• **THE PROBLEM**
Can you quote every one of the records below word for word, leaving the pictures out?

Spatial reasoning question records
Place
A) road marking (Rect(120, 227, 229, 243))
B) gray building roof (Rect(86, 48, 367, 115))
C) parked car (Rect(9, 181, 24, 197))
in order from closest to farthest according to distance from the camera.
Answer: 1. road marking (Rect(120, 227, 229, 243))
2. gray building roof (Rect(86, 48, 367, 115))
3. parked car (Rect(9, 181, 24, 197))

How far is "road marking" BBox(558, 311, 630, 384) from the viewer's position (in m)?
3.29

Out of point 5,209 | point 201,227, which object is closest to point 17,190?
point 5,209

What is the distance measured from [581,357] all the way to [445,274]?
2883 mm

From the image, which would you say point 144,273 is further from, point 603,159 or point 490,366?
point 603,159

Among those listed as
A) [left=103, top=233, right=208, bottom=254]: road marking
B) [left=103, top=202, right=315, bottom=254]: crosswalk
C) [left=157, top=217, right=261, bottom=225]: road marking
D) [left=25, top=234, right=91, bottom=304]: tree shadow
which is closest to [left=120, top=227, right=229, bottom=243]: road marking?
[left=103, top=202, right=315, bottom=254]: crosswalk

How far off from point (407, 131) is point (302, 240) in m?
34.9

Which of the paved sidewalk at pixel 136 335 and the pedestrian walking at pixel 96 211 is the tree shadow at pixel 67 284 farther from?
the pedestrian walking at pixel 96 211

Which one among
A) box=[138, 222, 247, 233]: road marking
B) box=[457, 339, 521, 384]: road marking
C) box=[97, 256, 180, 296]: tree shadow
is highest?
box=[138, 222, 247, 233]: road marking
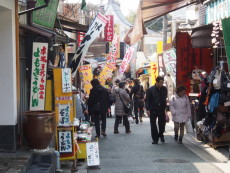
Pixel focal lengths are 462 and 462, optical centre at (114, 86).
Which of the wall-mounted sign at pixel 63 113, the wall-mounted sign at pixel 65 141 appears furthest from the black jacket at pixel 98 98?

• **THE RESPONSE**
Place
A) road marking (Rect(120, 227, 229, 243))
B) gray building roof (Rect(86, 48, 367, 115))
C) parked car (Rect(9, 181, 24, 197))
in order from closest to farthest according to distance from the camera.
Answer: 1. road marking (Rect(120, 227, 229, 243))
2. gray building roof (Rect(86, 48, 367, 115))
3. parked car (Rect(9, 181, 24, 197))

How far is "road marking" BBox(558, 311, 630, 384) from the viewer's position (in m)?
3.29

Out of point 5,209 | point 201,227, which object is closest to point 17,190?
point 5,209

What is the distance measured from [581,357] all the way to [445,274]?
2883 mm

From the image, which would you say point 144,273 is further from, point 603,159 or point 490,366?
point 603,159

Among those listed as
A) [left=103, top=233, right=208, bottom=254]: road marking
B) [left=103, top=202, right=315, bottom=254]: crosswalk
C) [left=157, top=217, right=261, bottom=225]: road marking
D) [left=25, top=234, right=91, bottom=304]: tree shadow
which is closest to [left=120, top=227, right=229, bottom=243]: road marking?
[left=103, top=202, right=315, bottom=254]: crosswalk

How far off from point (407, 131) is point (302, 240) in m?
34.9

Which of the paved sidewalk at pixel 136 335 and the pedestrian walking at pixel 96 211 is the tree shadow at pixel 67 284 farther from?
the pedestrian walking at pixel 96 211

Which one among
A) box=[138, 222, 247, 233]: road marking
B) box=[457, 339, 521, 384]: road marking
C) box=[97, 256, 180, 296]: tree shadow
is highest?
box=[138, 222, 247, 233]: road marking
Pixel focal lengths are 462 and 462, optical centre at (114, 86).
Which of the wall-mounted sign at pixel 63 113, the wall-mounted sign at pixel 65 141 appears furthest from the black jacket at pixel 98 98?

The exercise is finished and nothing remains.